SOURCE DOCUMENT:
Schistosomiasis, also known as snail fever and bilharzia, is a disease caused by parasitic flatworms called schistosomes. The urinary tract or the intestines may be infected. Symptoms include abdominal pain, diarrhea, bloody stool, or blood in the urine. Those who have been infected for a long time may experience liver damage, kidney failure, infertility, or bladder cancer. In children, it may cause poor growth and learning difficulty.
The disease is caused by contact with fresh water containing the parasites. These parasites are from infected freshwater snails. The disease is very common among children in developing countries, as they are more likely to play in water. Other high-risk groups include farmers, fishermen, and people using unclean water. It is a helminth infections. Eggs of the parasite may be found in urine or stool. Antibodies may also be found in the blood.
To prevent the disease use clean water and reduce snails. The medicine praziquantel may be given once a year to everybody. This will decrease the number of people infected. Praziquantel is also the treatment recommended by the World Health Organization for those who are known to be infected.
Schistosomiasis affected about 252 million people in 2015. An estimated 4,400 to 200,000 people die from it each year. The disease is mainly found in Africa, Asia, and South America. About 700 million people, in more than 70 countries, live where the disease is common. In tropical countries, schistosomiasis causes a great economic problem. Schistosomiasis is listed as a neglected tropical disease.

THE DATA:

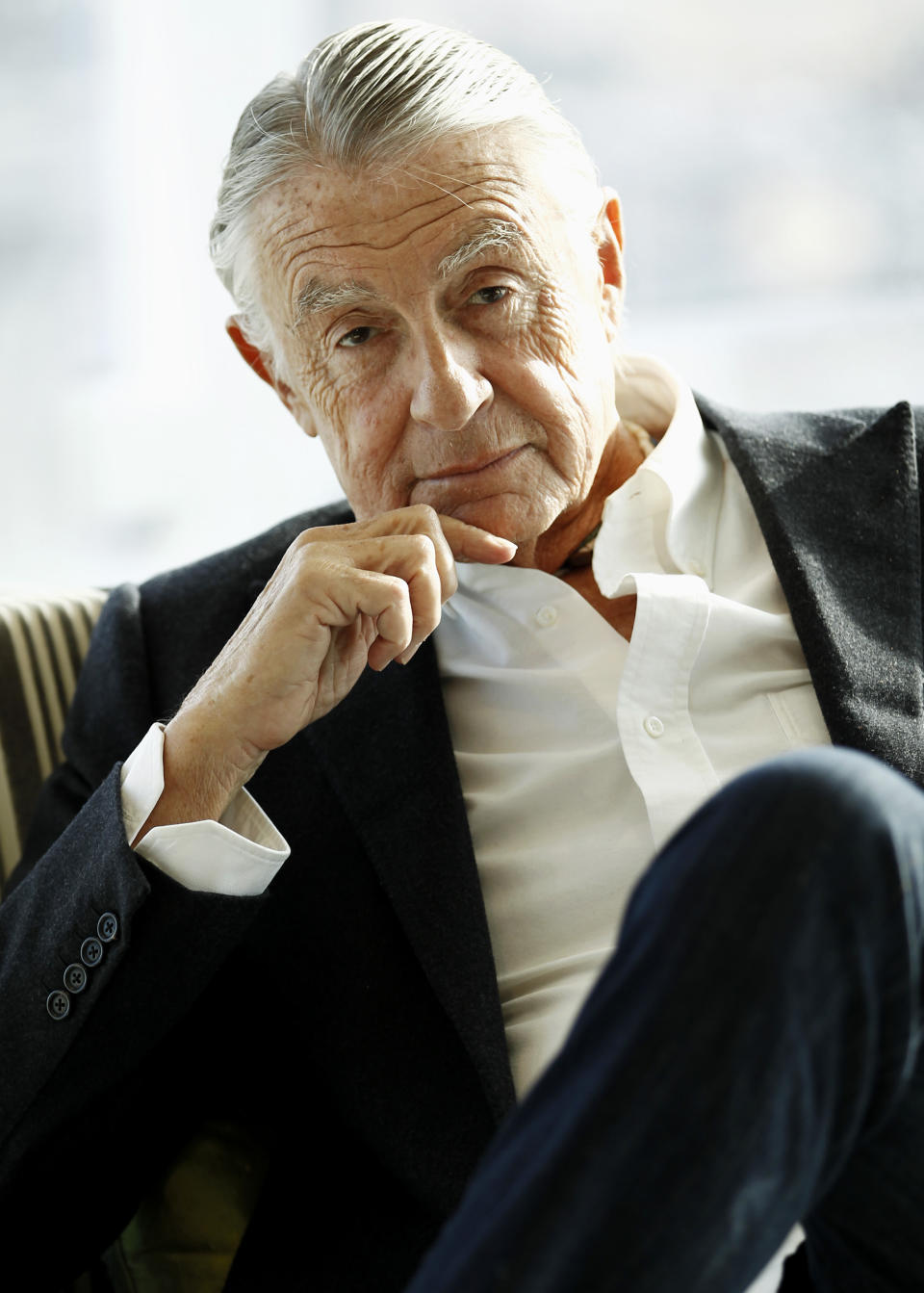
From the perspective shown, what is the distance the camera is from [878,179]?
219 cm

THE PROBLEM:
Rewrite the schistosomiasis text starting at "Schistosomiasis affected about" and ending at "neglected tropical disease.", with "economic problem" changed to "economic burden".

WRITTEN SOLUTION:
Schistosomiasis affected about 252 million people in 2015. An estimated 4,400 to 200,000 people die from it each year. The disease is mainly found in Africa, Asia, and South America. About 700 million people, in more than 70 countries, live where the disease is common. In tropical countries, schistosomiasis causes a great economic burden. Schistosomiasis is listed as a neglected tropical disease.